Röttgen hat nicht viele Freunde in der Union
Auf den Fluren im Landtag wird der Chaos-Wahlkampf des Kandidaten zerlegt. Es bestätigt sich, dass Röttgen nicht viele Freunde hat in der Union. Ein Neuanfang steht an. Wieder einmal. Laumann fleht die Partei förmlich an, in der schwärzesten Stunde zusammen zu halten. Der Berliner Staatssekretär Peter Hintze bemüht sich, die Bundespolitik gegen den „NRW-Virus“ zu immunisieren. Die Botschaft: Die Landespartei hat verloren, sonst keiner. Handwerkspräsident Wolfgang Schulhoff sieht in Röttgens „Lavieren zwischen Berlin und Düsseldorf einen Riesenfehler“.
Norbert Röttgen, der mit Gattin Ebba den Medien-Marathon im Landtag absolviert, hat die Niederlage „richtig weh getan“. Ein bitterer Tag. Auch für viele Landtagskandidaten, die ihre Direktwahlkreise verloren haben. Da staut sich Wut und Empörung auf. „Wir zahlen die Zeche für Röttgens Ego-Trip“, leckt ein junger Christdemokrat seine Wunden.
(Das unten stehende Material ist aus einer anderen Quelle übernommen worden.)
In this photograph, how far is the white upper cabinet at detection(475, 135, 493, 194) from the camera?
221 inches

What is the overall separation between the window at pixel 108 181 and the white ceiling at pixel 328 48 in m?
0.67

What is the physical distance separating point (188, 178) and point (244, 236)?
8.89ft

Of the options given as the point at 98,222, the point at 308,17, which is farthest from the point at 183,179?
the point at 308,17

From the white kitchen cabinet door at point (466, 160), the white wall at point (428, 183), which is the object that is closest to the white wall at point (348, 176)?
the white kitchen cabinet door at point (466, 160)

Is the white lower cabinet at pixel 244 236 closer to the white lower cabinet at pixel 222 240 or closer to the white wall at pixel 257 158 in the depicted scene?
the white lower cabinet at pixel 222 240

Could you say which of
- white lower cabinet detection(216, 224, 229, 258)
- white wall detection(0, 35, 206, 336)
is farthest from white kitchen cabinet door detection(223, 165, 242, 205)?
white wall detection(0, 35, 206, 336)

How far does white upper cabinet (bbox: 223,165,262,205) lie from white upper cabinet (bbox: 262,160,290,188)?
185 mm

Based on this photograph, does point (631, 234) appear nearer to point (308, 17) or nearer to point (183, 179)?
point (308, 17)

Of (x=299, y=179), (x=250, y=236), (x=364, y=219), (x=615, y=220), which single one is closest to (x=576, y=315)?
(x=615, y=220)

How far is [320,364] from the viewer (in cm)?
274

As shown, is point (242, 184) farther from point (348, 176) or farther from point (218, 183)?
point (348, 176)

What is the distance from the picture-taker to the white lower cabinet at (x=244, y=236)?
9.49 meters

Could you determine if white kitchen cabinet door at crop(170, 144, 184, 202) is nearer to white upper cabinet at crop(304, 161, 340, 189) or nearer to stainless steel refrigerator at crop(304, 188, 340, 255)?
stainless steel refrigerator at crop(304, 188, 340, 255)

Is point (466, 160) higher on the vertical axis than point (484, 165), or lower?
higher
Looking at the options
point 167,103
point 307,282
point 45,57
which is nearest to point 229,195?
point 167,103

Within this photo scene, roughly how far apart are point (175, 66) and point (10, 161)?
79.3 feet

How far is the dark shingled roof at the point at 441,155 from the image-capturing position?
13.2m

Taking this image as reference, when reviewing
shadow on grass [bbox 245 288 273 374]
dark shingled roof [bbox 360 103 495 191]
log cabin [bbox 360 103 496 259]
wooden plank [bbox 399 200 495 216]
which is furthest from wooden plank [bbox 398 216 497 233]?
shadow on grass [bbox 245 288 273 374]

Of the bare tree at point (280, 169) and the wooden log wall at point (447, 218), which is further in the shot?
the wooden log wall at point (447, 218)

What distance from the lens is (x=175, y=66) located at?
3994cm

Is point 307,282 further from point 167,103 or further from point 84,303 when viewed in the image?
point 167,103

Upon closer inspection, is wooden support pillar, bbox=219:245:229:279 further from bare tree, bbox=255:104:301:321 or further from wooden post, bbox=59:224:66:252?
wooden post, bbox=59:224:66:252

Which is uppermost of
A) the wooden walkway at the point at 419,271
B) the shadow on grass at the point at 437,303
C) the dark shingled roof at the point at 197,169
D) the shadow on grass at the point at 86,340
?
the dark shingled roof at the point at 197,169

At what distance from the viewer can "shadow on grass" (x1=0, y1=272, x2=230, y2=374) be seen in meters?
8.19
CDU-Generalsekretär Oliver Wittke, der den Wahlkampf mitverantwortet, blickt nach vorn. Die CDU muss die Weichen stellen für die nächste Landtagswahl 2017. In spätestens vier Wochen soll ein Landesparteitag Röttgens Nachfolger wählen. Laschet will einen „mörderischen Kampf“ um den CDU-Vorsitz vermeiden. Das geht nur, wenn Laumann verzichtet. Der drängt auf eine „faire, solidarische Lösung“.
„Als Minister mit Rückfahrkarte hat er die Wahl versaut“
Für Röttgen endet die kurze Episode in der Landespolitik. „ich habe für meine Themen und meine Überzeugungen gekämpft, aber eine eindeutige Niederlage kassiert“, räumt der Wahlverlierer ein. Zurück bleibt eine Partei im Delirium. „Ich bin zutiefst enttäuscht“, klagt Hartmut Schauerte. Röttgen habe versprochen, mit Haut und Haaren in NRW anzutreten. „Als Minister mit Rückfahrkarte hat er die Wahl versaut.“
Der 46-jährige Umweltminister mit der runden Intellektuellen-Brille leistete sich nach einer ersten internen Analyse gleich drei Fehler: Da war das fehlende Bekenntnis, auch als Oppositionsführer nach NRW zu kommen. Zweitens die halbherzige Strategie: Zwar war das Sparen Röttgens großes Wahlkampfthema. Der Kandidat scheute aber konkrete Sparvorschläge und hielt am Verzicht auf Studiengebühren und Elternbeiträge im letzten Kita-Jahr fest. Und zuletzt der dritte Patzer, als er die NRW-Wahl ohne Abstimmung mit der Kanzlerin zur Schicksalswahl über den Euro-Kurs Angela Merkels machen wollte. „Unter 30 Prozent war Röttgen nicht zu halten“, weiß CDU-Bezirkschef Klaus Kaiser. Das war am Wahlabend auch dem gescheiterten Kandidaten schnell klar.